====== TEXT SHOWN

What? This are questions for @alliomeria @giancarlobi @pcambra and @patdunlavey

Each AMI set has a "process" tab/form. When you press process right now the only action that is happening is that all Future ADOs are enqueued, independently of the Set ID, into a global AMI Ingest Queue. This queue can then be processed via the UI if the module queue_ui is enabled or can be take over by Hydroponics Service and end ingested eventually

Since I left a checkbox there for "Enqueue but do not process Batch" I'm not now working on the opposite action, the actual process immediately (means you uncheck and you press Process), but I have a few questions here:

I can trigger a direct Batch process. That is simple enough and testing that now hurra for me. Now these are the questions/facts

  1. Since all future ADOs are right now going to the Same queue I would need to do something funny (which I do not like) to only process the ones from the current set. I have to go Item by Item in the queue Claiming Items and checking if they belong to the current Set ID, if so, processing can be done, if not I need to release the Items and keep claiming. This adds some overhead (and some calculation math from my part), but also has the benefit that I can actually process only Certain Sets even if the Repo is being used by multiple users and has a lot of pending Sets. Claiming Items (even if I'm going to release them) may, on concurrent processing mess thing up, because of the Ingest order we try to impose (collections and parents first, then children).

============

EXERCISE REQUIREMENTS:
1. Repeat the passage of the post starting with "1. Since all" and going on through "first, then children).", word for word.
2. In the listing, starting with the line with "What is the separation of" and going on through the line with "5340 millimetres", switch "sweatshirt sleeve" to "hoodie sleeve" and give back only those lines, otherwise unchanged.

====== SUPPLIED ENTRIES

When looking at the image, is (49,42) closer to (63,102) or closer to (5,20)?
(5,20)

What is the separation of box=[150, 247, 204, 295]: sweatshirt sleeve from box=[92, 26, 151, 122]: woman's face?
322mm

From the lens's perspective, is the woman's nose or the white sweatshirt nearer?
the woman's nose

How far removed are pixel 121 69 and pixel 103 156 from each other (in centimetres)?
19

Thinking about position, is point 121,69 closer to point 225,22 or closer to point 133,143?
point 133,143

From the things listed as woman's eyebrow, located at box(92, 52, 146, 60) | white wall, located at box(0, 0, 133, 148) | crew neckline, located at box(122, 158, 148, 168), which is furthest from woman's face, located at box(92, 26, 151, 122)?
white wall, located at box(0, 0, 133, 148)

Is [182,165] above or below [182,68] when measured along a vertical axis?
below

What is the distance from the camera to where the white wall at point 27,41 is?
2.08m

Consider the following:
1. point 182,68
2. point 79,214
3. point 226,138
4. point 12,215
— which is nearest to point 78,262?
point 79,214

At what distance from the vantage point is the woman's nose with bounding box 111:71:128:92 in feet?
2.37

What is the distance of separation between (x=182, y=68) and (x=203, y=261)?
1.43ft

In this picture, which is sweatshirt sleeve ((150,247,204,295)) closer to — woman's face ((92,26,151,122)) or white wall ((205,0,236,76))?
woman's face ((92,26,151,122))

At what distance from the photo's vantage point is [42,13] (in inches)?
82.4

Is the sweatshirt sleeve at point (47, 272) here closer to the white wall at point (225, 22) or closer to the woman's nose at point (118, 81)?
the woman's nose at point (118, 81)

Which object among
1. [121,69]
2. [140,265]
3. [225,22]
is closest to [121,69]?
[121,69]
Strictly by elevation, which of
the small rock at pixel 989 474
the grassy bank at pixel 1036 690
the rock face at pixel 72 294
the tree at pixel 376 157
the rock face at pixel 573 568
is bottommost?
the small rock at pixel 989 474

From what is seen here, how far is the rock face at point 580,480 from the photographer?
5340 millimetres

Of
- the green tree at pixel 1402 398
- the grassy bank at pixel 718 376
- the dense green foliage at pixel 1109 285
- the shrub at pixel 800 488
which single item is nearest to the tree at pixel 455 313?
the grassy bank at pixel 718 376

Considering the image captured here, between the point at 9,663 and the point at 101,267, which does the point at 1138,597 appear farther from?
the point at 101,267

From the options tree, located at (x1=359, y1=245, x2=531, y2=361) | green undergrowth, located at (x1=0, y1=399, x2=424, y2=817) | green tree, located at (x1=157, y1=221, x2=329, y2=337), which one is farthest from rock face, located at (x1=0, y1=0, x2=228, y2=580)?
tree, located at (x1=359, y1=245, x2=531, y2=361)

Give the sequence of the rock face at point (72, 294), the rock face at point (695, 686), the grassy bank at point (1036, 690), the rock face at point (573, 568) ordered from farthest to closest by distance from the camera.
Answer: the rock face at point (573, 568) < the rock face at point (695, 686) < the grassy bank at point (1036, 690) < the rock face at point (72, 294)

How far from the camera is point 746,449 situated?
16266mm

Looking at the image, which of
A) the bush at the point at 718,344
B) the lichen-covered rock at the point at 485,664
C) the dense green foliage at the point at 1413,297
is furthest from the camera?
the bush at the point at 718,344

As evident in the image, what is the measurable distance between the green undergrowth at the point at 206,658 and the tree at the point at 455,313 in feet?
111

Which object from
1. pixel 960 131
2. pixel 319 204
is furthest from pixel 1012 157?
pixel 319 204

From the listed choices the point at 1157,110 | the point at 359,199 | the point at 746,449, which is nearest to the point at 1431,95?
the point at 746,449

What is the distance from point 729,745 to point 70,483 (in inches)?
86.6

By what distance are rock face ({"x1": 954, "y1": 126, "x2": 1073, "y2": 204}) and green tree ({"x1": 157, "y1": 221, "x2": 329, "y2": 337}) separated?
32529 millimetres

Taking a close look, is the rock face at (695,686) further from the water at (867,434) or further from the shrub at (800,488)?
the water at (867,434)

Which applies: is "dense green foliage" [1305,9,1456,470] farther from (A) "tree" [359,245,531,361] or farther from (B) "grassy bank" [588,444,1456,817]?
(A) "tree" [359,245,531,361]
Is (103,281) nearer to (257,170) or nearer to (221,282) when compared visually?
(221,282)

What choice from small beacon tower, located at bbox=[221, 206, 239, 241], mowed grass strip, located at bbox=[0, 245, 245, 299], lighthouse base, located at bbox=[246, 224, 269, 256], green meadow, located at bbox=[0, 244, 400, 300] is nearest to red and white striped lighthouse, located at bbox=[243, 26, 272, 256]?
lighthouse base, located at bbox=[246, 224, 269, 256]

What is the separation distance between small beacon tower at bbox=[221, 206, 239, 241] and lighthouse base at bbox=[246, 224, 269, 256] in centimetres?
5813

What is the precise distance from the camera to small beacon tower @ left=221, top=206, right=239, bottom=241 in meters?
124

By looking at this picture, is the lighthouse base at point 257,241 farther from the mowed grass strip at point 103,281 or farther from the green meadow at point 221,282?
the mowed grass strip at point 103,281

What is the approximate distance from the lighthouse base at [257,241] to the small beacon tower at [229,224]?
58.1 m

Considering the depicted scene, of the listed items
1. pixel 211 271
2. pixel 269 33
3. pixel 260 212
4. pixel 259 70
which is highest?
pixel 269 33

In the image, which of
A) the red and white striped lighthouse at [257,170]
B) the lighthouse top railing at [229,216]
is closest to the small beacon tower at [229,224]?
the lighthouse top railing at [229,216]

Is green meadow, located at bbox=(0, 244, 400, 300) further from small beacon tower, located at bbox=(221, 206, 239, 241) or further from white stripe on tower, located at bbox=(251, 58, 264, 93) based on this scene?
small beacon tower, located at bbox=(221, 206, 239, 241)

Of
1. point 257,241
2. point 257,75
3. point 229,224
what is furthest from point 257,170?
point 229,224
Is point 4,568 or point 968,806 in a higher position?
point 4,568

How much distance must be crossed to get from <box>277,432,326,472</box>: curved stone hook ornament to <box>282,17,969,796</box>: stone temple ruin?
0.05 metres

============

RESPONSES PER TASK:
1.
1. Since all future ADOs are right now going to the Same queue I would need to do something funny (which I do not like) to only process the ones from the current set. I have to go Item by Item in the queue Claiming Items and checking if they belong to the current Set ID, if so, processing can be done, if not I need to release the Items and keep claiming. This adds some overhead (and some calculation math from my part), but also has the benefit that I can actually process only Certain Sets even if the Repo is being used by multiple users and has a lot of pending Sets. Claiming Items (even if I'm going to release them) may, on concurrent processing mess thing up, because of the Ingest order we try to impose (collections and parents first, then children).

2.
What is the separation of box=[150, 247, 204, 295]: hoodie sleeve from box=[92, 26, 151, 122]: woman's face?
322mm

From the lens's perspective, is the woman's nose or the white sweatshirt nearer?
the woman's nose

How far removed are pixel 121 69 and pixel 103 156 from each other (in centimetres)?
19

Thinking about position, is point 121,69 closer to point 225,22 or closer to point 133,143?
point 133,143

From the things listed as woman's eyebrow, located at box(92, 52, 146, 60) | white wall, located at box(0, 0, 133, 148) | crew neckline, located at box(122, 158, 148, 168), which is furthest from woman's face, located at box(92, 26, 151, 122)?
white wall, located at box(0, 0, 133, 148)

Is [182,165] above or below [182,68] when measured along a vertical axis?
below

What is the distance from the camera to where the white wall at point 27,41 is?
2.08m

Consider the following:
1. point 182,68
2. point 79,214
3. point 226,138
4. point 12,215
— which is nearest to point 78,262?
point 79,214

At what distance from the vantage point is the woman's nose with bounding box 111:71:128:92 in feet?
2.37

What is the distance of separation between (x=182, y=68) and (x=203, y=261)?
1.43ft

In this picture, which is hoodie sleeve ((150,247,204,295)) closer to — woman's face ((92,26,151,122)) or white wall ((205,0,236,76))?
woman's face ((92,26,151,122))

At what distance from the photo's vantage point is [42,13] (in inches)?
82.4

Is the hoodie sleeve at point (47, 272) here closer to the white wall at point (225, 22) or closer to the woman's nose at point (118, 81)?
the woman's nose at point (118, 81)

Which object among
1. [121,69]
2. [140,265]
3. [225,22]
is closest to [121,69]?
[121,69]
Strictly by elevation, which of
the small rock at pixel 989 474
the grassy bank at pixel 1036 690
the rock face at pixel 72 294
the tree at pixel 376 157
the rock face at pixel 573 568
is bottommost?
the small rock at pixel 989 474

From what is seen here, how far is the rock face at point 580,480 from the photographer?
5340 millimetres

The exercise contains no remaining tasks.